◆ CONSIGNE ◆
Répondez, s'il vous plaît, aux questions suivantes d'après le passage sur l'économie russe :
(a) Quand le rouble a-t-il été dévalué, et à la suite de quoi ?
(b) Qu'est-ce qui a constitué un ballon d'oxygène pour la Russie ?
(c) Comment évoluent les recettes fiscales de l'État ?

◆ EXTRAIT PROPOSÉ ◆
Dans un contexte plus favorable, des premières décisions ont d'ores et déjà été prises.

Comme le note le professeur Jacques Sapir, la situation économique de la Russie s’est améliorée depuis plusieurs mois. La dévaluation du rouble en août 1998, à la suite de la crise bancaire, a produit des effets positifs. L’investissement est reparti, de même que la production industrielle. L’augmentation du prix du pétrole, depuis quelques mois, a constitué par ailleurs un ballon d’oxygène pour la Russie dont le commerce extérieur est redevenu excédentaire.

Les efforts accomplis en matière économique depuis près de deux ans commencent à porter leurs fruits : les recettes fiscales de l’Etat augmentent, le déficit budgétaire se réduit, la production locale se développe de nouveau face aux importations.

Items de raisonnement visuo-spatial
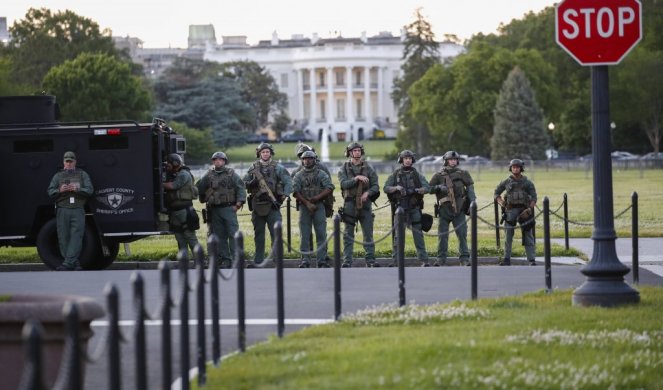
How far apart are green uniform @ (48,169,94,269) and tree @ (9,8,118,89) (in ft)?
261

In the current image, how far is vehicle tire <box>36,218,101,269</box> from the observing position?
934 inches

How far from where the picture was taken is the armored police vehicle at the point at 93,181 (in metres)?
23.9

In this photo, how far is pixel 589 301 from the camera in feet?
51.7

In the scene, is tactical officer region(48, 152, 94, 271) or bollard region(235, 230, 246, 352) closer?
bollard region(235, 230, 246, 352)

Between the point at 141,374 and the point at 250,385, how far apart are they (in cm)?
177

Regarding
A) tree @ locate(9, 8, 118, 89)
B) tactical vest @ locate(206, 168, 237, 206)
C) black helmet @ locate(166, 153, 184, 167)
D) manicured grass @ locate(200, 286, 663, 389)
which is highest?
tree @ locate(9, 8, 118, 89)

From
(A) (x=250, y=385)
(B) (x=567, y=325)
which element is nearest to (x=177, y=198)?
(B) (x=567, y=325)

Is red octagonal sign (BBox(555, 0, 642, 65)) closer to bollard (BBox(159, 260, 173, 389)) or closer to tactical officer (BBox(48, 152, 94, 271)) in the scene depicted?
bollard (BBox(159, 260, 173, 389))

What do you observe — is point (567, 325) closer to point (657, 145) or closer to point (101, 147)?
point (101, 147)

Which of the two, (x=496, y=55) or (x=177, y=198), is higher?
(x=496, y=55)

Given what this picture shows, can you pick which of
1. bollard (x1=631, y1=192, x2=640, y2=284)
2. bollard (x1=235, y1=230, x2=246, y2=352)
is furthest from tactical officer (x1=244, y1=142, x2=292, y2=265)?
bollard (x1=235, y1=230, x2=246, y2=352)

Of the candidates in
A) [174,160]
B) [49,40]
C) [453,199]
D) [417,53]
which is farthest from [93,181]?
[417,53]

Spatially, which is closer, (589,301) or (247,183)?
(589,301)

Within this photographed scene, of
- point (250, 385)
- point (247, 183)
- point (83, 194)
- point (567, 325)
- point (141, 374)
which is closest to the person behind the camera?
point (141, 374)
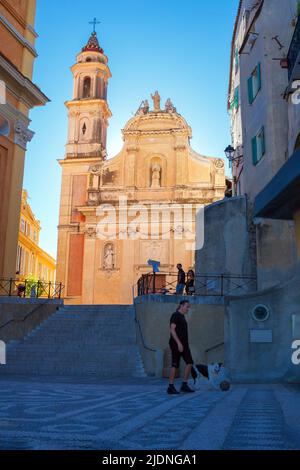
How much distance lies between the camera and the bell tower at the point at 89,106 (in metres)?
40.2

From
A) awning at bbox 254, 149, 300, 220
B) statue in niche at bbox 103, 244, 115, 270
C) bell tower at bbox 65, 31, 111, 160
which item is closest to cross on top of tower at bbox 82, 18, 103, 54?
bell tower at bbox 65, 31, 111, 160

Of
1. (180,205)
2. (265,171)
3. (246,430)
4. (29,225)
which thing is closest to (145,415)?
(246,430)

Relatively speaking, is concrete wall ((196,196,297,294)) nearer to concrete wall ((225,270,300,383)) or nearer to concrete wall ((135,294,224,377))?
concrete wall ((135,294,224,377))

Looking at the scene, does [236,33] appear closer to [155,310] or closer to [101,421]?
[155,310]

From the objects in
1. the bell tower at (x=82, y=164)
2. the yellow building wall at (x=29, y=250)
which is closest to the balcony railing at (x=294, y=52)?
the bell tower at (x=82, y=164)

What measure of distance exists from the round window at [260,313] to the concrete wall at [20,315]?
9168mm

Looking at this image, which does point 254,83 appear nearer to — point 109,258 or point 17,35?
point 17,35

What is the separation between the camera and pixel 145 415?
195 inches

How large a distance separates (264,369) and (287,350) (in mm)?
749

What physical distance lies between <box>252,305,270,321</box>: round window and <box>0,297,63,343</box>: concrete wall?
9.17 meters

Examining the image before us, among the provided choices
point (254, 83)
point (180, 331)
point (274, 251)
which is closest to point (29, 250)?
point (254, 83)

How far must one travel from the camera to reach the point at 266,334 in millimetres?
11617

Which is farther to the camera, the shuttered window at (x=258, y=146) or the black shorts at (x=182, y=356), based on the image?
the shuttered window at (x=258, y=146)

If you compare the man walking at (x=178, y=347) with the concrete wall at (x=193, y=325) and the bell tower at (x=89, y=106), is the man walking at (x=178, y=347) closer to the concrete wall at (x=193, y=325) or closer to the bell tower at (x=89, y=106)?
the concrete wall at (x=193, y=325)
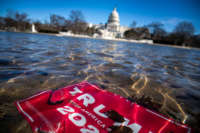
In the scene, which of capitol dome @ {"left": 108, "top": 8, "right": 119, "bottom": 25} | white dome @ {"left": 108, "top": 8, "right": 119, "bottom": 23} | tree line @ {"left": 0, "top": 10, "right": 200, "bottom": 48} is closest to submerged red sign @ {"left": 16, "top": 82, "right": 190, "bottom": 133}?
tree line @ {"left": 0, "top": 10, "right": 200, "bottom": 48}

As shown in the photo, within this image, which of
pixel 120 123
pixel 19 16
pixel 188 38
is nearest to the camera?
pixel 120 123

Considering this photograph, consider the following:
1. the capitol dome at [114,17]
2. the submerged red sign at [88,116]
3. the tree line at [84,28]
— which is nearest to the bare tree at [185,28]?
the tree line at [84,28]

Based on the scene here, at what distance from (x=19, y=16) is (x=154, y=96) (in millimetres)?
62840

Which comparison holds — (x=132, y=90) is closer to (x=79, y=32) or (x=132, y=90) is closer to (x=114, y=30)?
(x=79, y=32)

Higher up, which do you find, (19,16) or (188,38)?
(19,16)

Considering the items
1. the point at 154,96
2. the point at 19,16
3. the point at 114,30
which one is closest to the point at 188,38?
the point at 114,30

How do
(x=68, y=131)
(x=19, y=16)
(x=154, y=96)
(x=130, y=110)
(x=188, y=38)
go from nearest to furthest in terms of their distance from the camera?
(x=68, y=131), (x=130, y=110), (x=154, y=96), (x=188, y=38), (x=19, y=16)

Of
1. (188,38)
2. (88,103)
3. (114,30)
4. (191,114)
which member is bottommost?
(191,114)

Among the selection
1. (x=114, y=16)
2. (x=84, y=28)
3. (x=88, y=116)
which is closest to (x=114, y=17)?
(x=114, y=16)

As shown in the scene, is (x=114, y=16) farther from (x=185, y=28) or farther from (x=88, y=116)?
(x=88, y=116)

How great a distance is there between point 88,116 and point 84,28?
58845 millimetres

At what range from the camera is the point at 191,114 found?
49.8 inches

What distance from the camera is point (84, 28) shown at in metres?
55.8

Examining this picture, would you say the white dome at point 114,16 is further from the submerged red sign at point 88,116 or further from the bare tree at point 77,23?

◆ RÉPONSE ◆
(a) En août 1998, à la suite de la crise bancaire.
(b) L'augmentation du prix du pétrole depuis quelques mois.
(c) Elles augmentent.